◆ Problems to solve:
1 > Transcribe the passage on source impedance for telephone lines from "As the source" to "at infinite frequency.".
2 > Using the passage on source impedance for telephone lines, decide whether each statement agrees with it, and support each yes or no with the deciding words quoted from the passage. (a) An electrically long twisted pair is compared to an analog high-pass filter. (b) Reducing the source impedance raises the Q of the filter. (c) A twisted pair counts as electrically long when it is longer than 300 m.
3 > Continue the passage on source impedance for telephone lines from the point where it stops.

◆ Reading passage:
┄┄┄┄┄┄┄┄┄┄
By Dan Roach

This month I propose to
finish off my diatribe from last time, about the importance of proper source
impedance when driving telephone lines, with a roundup of information about
analog lease circuits. Last time I was
describing an electrically long (i.e., >300 m) twisted pair, in terms of its
series inductance and resistance and shunt capacitance, as being similar to an
analog low-pass filter. The equivalent
circuit is shown in ** Figure 1A**. I was
attempting to show how the response at the output of the line varied with R,
the impedance of the audio source. Why
is that?

Well, it’s because it
varies the Q of the series RLC circuit, of course, as we know from our AC
theory. In ** Figure 1B** you can see how
the upper frequency response varies with R.
As the source impedance is reduced, the Q of the filter is increased,
and the attenuation of high frequencies is delayed until the inevitable plunge
to zero output at infinite frequency.
┄┄┄┄┄┄┄┄┄┄
◆ Data shown:
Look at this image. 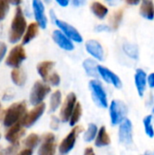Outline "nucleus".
<instances>
[{"label":"nucleus","mask_w":154,"mask_h":155,"mask_svg":"<svg viewBox=\"0 0 154 155\" xmlns=\"http://www.w3.org/2000/svg\"><path fill=\"white\" fill-rule=\"evenodd\" d=\"M26 29V21L24 16L23 10L17 6L9 32V42L11 44H16L24 35Z\"/></svg>","instance_id":"1"},{"label":"nucleus","mask_w":154,"mask_h":155,"mask_svg":"<svg viewBox=\"0 0 154 155\" xmlns=\"http://www.w3.org/2000/svg\"><path fill=\"white\" fill-rule=\"evenodd\" d=\"M26 113V104L25 101L15 103L5 112L4 114V125L10 127L16 123H19Z\"/></svg>","instance_id":"2"},{"label":"nucleus","mask_w":154,"mask_h":155,"mask_svg":"<svg viewBox=\"0 0 154 155\" xmlns=\"http://www.w3.org/2000/svg\"><path fill=\"white\" fill-rule=\"evenodd\" d=\"M110 117L113 125L120 124L127 116L128 108L127 105L120 100H113L110 104Z\"/></svg>","instance_id":"3"},{"label":"nucleus","mask_w":154,"mask_h":155,"mask_svg":"<svg viewBox=\"0 0 154 155\" xmlns=\"http://www.w3.org/2000/svg\"><path fill=\"white\" fill-rule=\"evenodd\" d=\"M89 88L91 90L92 96L94 103L99 107L107 108L108 107L107 95L102 84L98 80H92L89 83Z\"/></svg>","instance_id":"4"},{"label":"nucleus","mask_w":154,"mask_h":155,"mask_svg":"<svg viewBox=\"0 0 154 155\" xmlns=\"http://www.w3.org/2000/svg\"><path fill=\"white\" fill-rule=\"evenodd\" d=\"M50 91L51 88L49 85L40 81L35 82L30 93V104L32 105H37L41 104Z\"/></svg>","instance_id":"5"},{"label":"nucleus","mask_w":154,"mask_h":155,"mask_svg":"<svg viewBox=\"0 0 154 155\" xmlns=\"http://www.w3.org/2000/svg\"><path fill=\"white\" fill-rule=\"evenodd\" d=\"M84 131V128L81 126H74V129L69 133V134L62 141L59 145V153L60 155L67 154L75 145L76 138L80 133Z\"/></svg>","instance_id":"6"},{"label":"nucleus","mask_w":154,"mask_h":155,"mask_svg":"<svg viewBox=\"0 0 154 155\" xmlns=\"http://www.w3.org/2000/svg\"><path fill=\"white\" fill-rule=\"evenodd\" d=\"M44 109H45V104H43V103L37 104V105H34V107L30 112L25 113V114L24 115V117L20 121V124L25 128L31 127L43 115V114L44 112Z\"/></svg>","instance_id":"7"},{"label":"nucleus","mask_w":154,"mask_h":155,"mask_svg":"<svg viewBox=\"0 0 154 155\" xmlns=\"http://www.w3.org/2000/svg\"><path fill=\"white\" fill-rule=\"evenodd\" d=\"M26 58V54L23 45H15L13 47L5 59L6 65L13 68H19L22 62Z\"/></svg>","instance_id":"8"},{"label":"nucleus","mask_w":154,"mask_h":155,"mask_svg":"<svg viewBox=\"0 0 154 155\" xmlns=\"http://www.w3.org/2000/svg\"><path fill=\"white\" fill-rule=\"evenodd\" d=\"M56 143L55 136L52 133H47L42 136V144L38 150V155H55Z\"/></svg>","instance_id":"9"},{"label":"nucleus","mask_w":154,"mask_h":155,"mask_svg":"<svg viewBox=\"0 0 154 155\" xmlns=\"http://www.w3.org/2000/svg\"><path fill=\"white\" fill-rule=\"evenodd\" d=\"M119 140L123 144L125 145H130L133 143V124L127 118H125L120 124Z\"/></svg>","instance_id":"10"},{"label":"nucleus","mask_w":154,"mask_h":155,"mask_svg":"<svg viewBox=\"0 0 154 155\" xmlns=\"http://www.w3.org/2000/svg\"><path fill=\"white\" fill-rule=\"evenodd\" d=\"M54 22L61 29L62 33L64 34L69 39L74 40V42H77V43H81L83 41V37L80 35V33L68 23L64 22L62 20H58V19H54Z\"/></svg>","instance_id":"11"},{"label":"nucleus","mask_w":154,"mask_h":155,"mask_svg":"<svg viewBox=\"0 0 154 155\" xmlns=\"http://www.w3.org/2000/svg\"><path fill=\"white\" fill-rule=\"evenodd\" d=\"M25 133V127L19 122L8 127V130L5 134V138L11 144H15L18 143V141L24 136Z\"/></svg>","instance_id":"12"},{"label":"nucleus","mask_w":154,"mask_h":155,"mask_svg":"<svg viewBox=\"0 0 154 155\" xmlns=\"http://www.w3.org/2000/svg\"><path fill=\"white\" fill-rule=\"evenodd\" d=\"M76 104V95L74 93H70L62 106L61 113H60V117L63 122H67L70 119V116L74 111V108Z\"/></svg>","instance_id":"13"},{"label":"nucleus","mask_w":154,"mask_h":155,"mask_svg":"<svg viewBox=\"0 0 154 155\" xmlns=\"http://www.w3.org/2000/svg\"><path fill=\"white\" fill-rule=\"evenodd\" d=\"M97 70H98L99 74L102 76V78L105 82L113 84L114 87H116L118 89L122 88V86H123L122 81L119 78V76L117 74H115L113 72H112L108 68H106L104 66H102V65H98L97 66Z\"/></svg>","instance_id":"14"},{"label":"nucleus","mask_w":154,"mask_h":155,"mask_svg":"<svg viewBox=\"0 0 154 155\" xmlns=\"http://www.w3.org/2000/svg\"><path fill=\"white\" fill-rule=\"evenodd\" d=\"M33 10L37 25L44 29L47 25V18L44 14V6L41 0H33Z\"/></svg>","instance_id":"15"},{"label":"nucleus","mask_w":154,"mask_h":155,"mask_svg":"<svg viewBox=\"0 0 154 155\" xmlns=\"http://www.w3.org/2000/svg\"><path fill=\"white\" fill-rule=\"evenodd\" d=\"M54 41L64 50H66V51H72L74 46V44L72 43L71 39H69L64 34H63L61 31L59 30H55L54 31L53 33V35H52Z\"/></svg>","instance_id":"16"},{"label":"nucleus","mask_w":154,"mask_h":155,"mask_svg":"<svg viewBox=\"0 0 154 155\" xmlns=\"http://www.w3.org/2000/svg\"><path fill=\"white\" fill-rule=\"evenodd\" d=\"M85 48L87 52L95 59L103 61V48L101 44L95 40H89L85 44Z\"/></svg>","instance_id":"17"},{"label":"nucleus","mask_w":154,"mask_h":155,"mask_svg":"<svg viewBox=\"0 0 154 155\" xmlns=\"http://www.w3.org/2000/svg\"><path fill=\"white\" fill-rule=\"evenodd\" d=\"M135 85L139 94L140 97H143L144 94V92L146 90V84H147V74L143 69H137L134 76Z\"/></svg>","instance_id":"18"},{"label":"nucleus","mask_w":154,"mask_h":155,"mask_svg":"<svg viewBox=\"0 0 154 155\" xmlns=\"http://www.w3.org/2000/svg\"><path fill=\"white\" fill-rule=\"evenodd\" d=\"M140 14L145 19H154V4L152 0H143L140 7Z\"/></svg>","instance_id":"19"},{"label":"nucleus","mask_w":154,"mask_h":155,"mask_svg":"<svg viewBox=\"0 0 154 155\" xmlns=\"http://www.w3.org/2000/svg\"><path fill=\"white\" fill-rule=\"evenodd\" d=\"M110 143H111V138L107 134L105 127L102 126L100 130L97 132L94 144L96 147H104V146H108Z\"/></svg>","instance_id":"20"},{"label":"nucleus","mask_w":154,"mask_h":155,"mask_svg":"<svg viewBox=\"0 0 154 155\" xmlns=\"http://www.w3.org/2000/svg\"><path fill=\"white\" fill-rule=\"evenodd\" d=\"M54 63L52 61H44V62H41L40 64H38V65L36 67L37 72L44 82H47V79L50 75L49 73L52 70V68L54 67Z\"/></svg>","instance_id":"21"},{"label":"nucleus","mask_w":154,"mask_h":155,"mask_svg":"<svg viewBox=\"0 0 154 155\" xmlns=\"http://www.w3.org/2000/svg\"><path fill=\"white\" fill-rule=\"evenodd\" d=\"M38 26L39 25H37V23H31L27 26V28L25 29V33L23 35V41H22L23 45L28 44L36 36V35L38 34Z\"/></svg>","instance_id":"22"},{"label":"nucleus","mask_w":154,"mask_h":155,"mask_svg":"<svg viewBox=\"0 0 154 155\" xmlns=\"http://www.w3.org/2000/svg\"><path fill=\"white\" fill-rule=\"evenodd\" d=\"M84 68L86 71L87 74H89L92 77H95L97 78L99 76V73L97 70V66L98 64L95 63V61H93V59H86L84 64Z\"/></svg>","instance_id":"23"},{"label":"nucleus","mask_w":154,"mask_h":155,"mask_svg":"<svg viewBox=\"0 0 154 155\" xmlns=\"http://www.w3.org/2000/svg\"><path fill=\"white\" fill-rule=\"evenodd\" d=\"M11 78L13 83L18 86H23L26 80L25 74L19 68H14V70L11 72Z\"/></svg>","instance_id":"24"},{"label":"nucleus","mask_w":154,"mask_h":155,"mask_svg":"<svg viewBox=\"0 0 154 155\" xmlns=\"http://www.w3.org/2000/svg\"><path fill=\"white\" fill-rule=\"evenodd\" d=\"M93 13L100 19H103L108 14V8L100 2H93L91 5Z\"/></svg>","instance_id":"25"},{"label":"nucleus","mask_w":154,"mask_h":155,"mask_svg":"<svg viewBox=\"0 0 154 155\" xmlns=\"http://www.w3.org/2000/svg\"><path fill=\"white\" fill-rule=\"evenodd\" d=\"M62 101V94L60 91H55L52 94L51 98H50V108H49V112L50 113H54L57 110V108L59 107L60 104Z\"/></svg>","instance_id":"26"},{"label":"nucleus","mask_w":154,"mask_h":155,"mask_svg":"<svg viewBox=\"0 0 154 155\" xmlns=\"http://www.w3.org/2000/svg\"><path fill=\"white\" fill-rule=\"evenodd\" d=\"M82 112H83V110H82L81 104L76 103V104L74 108V111H73V113L70 116V119H69V124L71 126H74L78 123L80 117L82 116Z\"/></svg>","instance_id":"27"},{"label":"nucleus","mask_w":154,"mask_h":155,"mask_svg":"<svg viewBox=\"0 0 154 155\" xmlns=\"http://www.w3.org/2000/svg\"><path fill=\"white\" fill-rule=\"evenodd\" d=\"M123 51L132 59L137 60L139 58V49H138L137 45H135L124 44L123 45Z\"/></svg>","instance_id":"28"},{"label":"nucleus","mask_w":154,"mask_h":155,"mask_svg":"<svg viewBox=\"0 0 154 155\" xmlns=\"http://www.w3.org/2000/svg\"><path fill=\"white\" fill-rule=\"evenodd\" d=\"M39 142H40L39 136L35 134H31L25 138L24 143H25V146L26 147V149L34 150L38 145Z\"/></svg>","instance_id":"29"},{"label":"nucleus","mask_w":154,"mask_h":155,"mask_svg":"<svg viewBox=\"0 0 154 155\" xmlns=\"http://www.w3.org/2000/svg\"><path fill=\"white\" fill-rule=\"evenodd\" d=\"M152 114H149L147 116L144 117L143 119V125H144V130L145 133L147 134V136H149L150 138H153L154 137V129L152 127Z\"/></svg>","instance_id":"30"},{"label":"nucleus","mask_w":154,"mask_h":155,"mask_svg":"<svg viewBox=\"0 0 154 155\" xmlns=\"http://www.w3.org/2000/svg\"><path fill=\"white\" fill-rule=\"evenodd\" d=\"M97 132H98V129H97L96 124H90L89 126H88V129H87V131L85 132L84 136V141L87 142V143H90V142H92L93 140H94L95 137H96Z\"/></svg>","instance_id":"31"},{"label":"nucleus","mask_w":154,"mask_h":155,"mask_svg":"<svg viewBox=\"0 0 154 155\" xmlns=\"http://www.w3.org/2000/svg\"><path fill=\"white\" fill-rule=\"evenodd\" d=\"M123 9H119L117 10L113 17H112V25L113 29H117L119 25L121 24L122 20H123Z\"/></svg>","instance_id":"32"},{"label":"nucleus","mask_w":154,"mask_h":155,"mask_svg":"<svg viewBox=\"0 0 154 155\" xmlns=\"http://www.w3.org/2000/svg\"><path fill=\"white\" fill-rule=\"evenodd\" d=\"M9 11L8 0H0V21L3 20Z\"/></svg>","instance_id":"33"},{"label":"nucleus","mask_w":154,"mask_h":155,"mask_svg":"<svg viewBox=\"0 0 154 155\" xmlns=\"http://www.w3.org/2000/svg\"><path fill=\"white\" fill-rule=\"evenodd\" d=\"M18 149V143L11 144L9 147L5 149L0 148V155H14Z\"/></svg>","instance_id":"34"},{"label":"nucleus","mask_w":154,"mask_h":155,"mask_svg":"<svg viewBox=\"0 0 154 155\" xmlns=\"http://www.w3.org/2000/svg\"><path fill=\"white\" fill-rule=\"evenodd\" d=\"M47 82L50 84L54 85V86H57L60 84V76L56 73H54L51 75H49V77L47 79Z\"/></svg>","instance_id":"35"},{"label":"nucleus","mask_w":154,"mask_h":155,"mask_svg":"<svg viewBox=\"0 0 154 155\" xmlns=\"http://www.w3.org/2000/svg\"><path fill=\"white\" fill-rule=\"evenodd\" d=\"M59 119L56 117V116H52L51 118V128L54 129V130H57L58 127H59Z\"/></svg>","instance_id":"36"},{"label":"nucleus","mask_w":154,"mask_h":155,"mask_svg":"<svg viewBox=\"0 0 154 155\" xmlns=\"http://www.w3.org/2000/svg\"><path fill=\"white\" fill-rule=\"evenodd\" d=\"M5 53H6V45L5 43L0 42V63L2 61V59L5 57Z\"/></svg>","instance_id":"37"},{"label":"nucleus","mask_w":154,"mask_h":155,"mask_svg":"<svg viewBox=\"0 0 154 155\" xmlns=\"http://www.w3.org/2000/svg\"><path fill=\"white\" fill-rule=\"evenodd\" d=\"M147 83L151 88H154V73L147 76Z\"/></svg>","instance_id":"38"},{"label":"nucleus","mask_w":154,"mask_h":155,"mask_svg":"<svg viewBox=\"0 0 154 155\" xmlns=\"http://www.w3.org/2000/svg\"><path fill=\"white\" fill-rule=\"evenodd\" d=\"M96 31L102 32V31H110V27L105 25H99L96 26Z\"/></svg>","instance_id":"39"},{"label":"nucleus","mask_w":154,"mask_h":155,"mask_svg":"<svg viewBox=\"0 0 154 155\" xmlns=\"http://www.w3.org/2000/svg\"><path fill=\"white\" fill-rule=\"evenodd\" d=\"M33 154V150L31 149H25L21 151L17 155H32Z\"/></svg>","instance_id":"40"},{"label":"nucleus","mask_w":154,"mask_h":155,"mask_svg":"<svg viewBox=\"0 0 154 155\" xmlns=\"http://www.w3.org/2000/svg\"><path fill=\"white\" fill-rule=\"evenodd\" d=\"M85 4V0H73V5L75 6H80Z\"/></svg>","instance_id":"41"},{"label":"nucleus","mask_w":154,"mask_h":155,"mask_svg":"<svg viewBox=\"0 0 154 155\" xmlns=\"http://www.w3.org/2000/svg\"><path fill=\"white\" fill-rule=\"evenodd\" d=\"M125 2L128 4V5H136L138 4H140L141 0H125Z\"/></svg>","instance_id":"42"},{"label":"nucleus","mask_w":154,"mask_h":155,"mask_svg":"<svg viewBox=\"0 0 154 155\" xmlns=\"http://www.w3.org/2000/svg\"><path fill=\"white\" fill-rule=\"evenodd\" d=\"M70 0H56V2L61 5V6H66L68 5Z\"/></svg>","instance_id":"43"},{"label":"nucleus","mask_w":154,"mask_h":155,"mask_svg":"<svg viewBox=\"0 0 154 155\" xmlns=\"http://www.w3.org/2000/svg\"><path fill=\"white\" fill-rule=\"evenodd\" d=\"M8 2L14 5H18L22 3V0H8Z\"/></svg>","instance_id":"44"},{"label":"nucleus","mask_w":154,"mask_h":155,"mask_svg":"<svg viewBox=\"0 0 154 155\" xmlns=\"http://www.w3.org/2000/svg\"><path fill=\"white\" fill-rule=\"evenodd\" d=\"M3 116V111H2V107H1V104H0V120Z\"/></svg>","instance_id":"45"},{"label":"nucleus","mask_w":154,"mask_h":155,"mask_svg":"<svg viewBox=\"0 0 154 155\" xmlns=\"http://www.w3.org/2000/svg\"><path fill=\"white\" fill-rule=\"evenodd\" d=\"M152 115H154V107L152 108Z\"/></svg>","instance_id":"46"},{"label":"nucleus","mask_w":154,"mask_h":155,"mask_svg":"<svg viewBox=\"0 0 154 155\" xmlns=\"http://www.w3.org/2000/svg\"><path fill=\"white\" fill-rule=\"evenodd\" d=\"M89 155H95V154H94V153H92V154H89Z\"/></svg>","instance_id":"47"},{"label":"nucleus","mask_w":154,"mask_h":155,"mask_svg":"<svg viewBox=\"0 0 154 155\" xmlns=\"http://www.w3.org/2000/svg\"><path fill=\"white\" fill-rule=\"evenodd\" d=\"M0 138H1V134H0Z\"/></svg>","instance_id":"48"},{"label":"nucleus","mask_w":154,"mask_h":155,"mask_svg":"<svg viewBox=\"0 0 154 155\" xmlns=\"http://www.w3.org/2000/svg\"><path fill=\"white\" fill-rule=\"evenodd\" d=\"M153 155H154V154H153Z\"/></svg>","instance_id":"49"}]
</instances>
┄┄┄┄┄┄┄┄┄┄
◆ The replies:
1 >
As the source impedance is reduced, the Q of the filter is increased,
and the attenuation of high frequencies is delayed until the inevitable plunge
to zero output at infinite frequency.

2 >
(a) No: "as being similar to an analog low-pass filter."
(b) Yes: "As the source impedance is reduced, the Q of the filter is increased"
(c) Yes: "an electrically long (i.e., >300 m) twisted pair"

3 >
The traditional approach
to flattening the response is to equalize it with a parallel resonant RLC
circuit, arranged as in ** Figure 2A**. If you look carefully, the bottom half of the
response curve (below resonance frequency) complements the response curve of
the uncorrected telephone line—add ‘em together and you should get unity! By adjusting the resonance frequency of the
equalizer to just above the frequency response desired, and varying the damping
resistor to adjust the loaded Q, one can get a fairly flat resultant response
from the program circuit. With this type
of equalizer, frequency response above resonance drops like a rock, reducing
out-of-band noise as an added benefit.
But since the equalizer is completely passive, it can’t boost
frequencies that have been lost in the line, it can only attenuate frequencies
that have less loss to balance the response.
A long line can have a lot of inherent high frequency loss, so that at
the output of one of these equalizers levels will need amplifying, sometimes a
lot! Which is why we’ve progressed from
the simple RLC equalizer shown, to more modern equalizers from folks like Tellabs and McCurdy Telecom that can provide gain, and
other features like phase equalization.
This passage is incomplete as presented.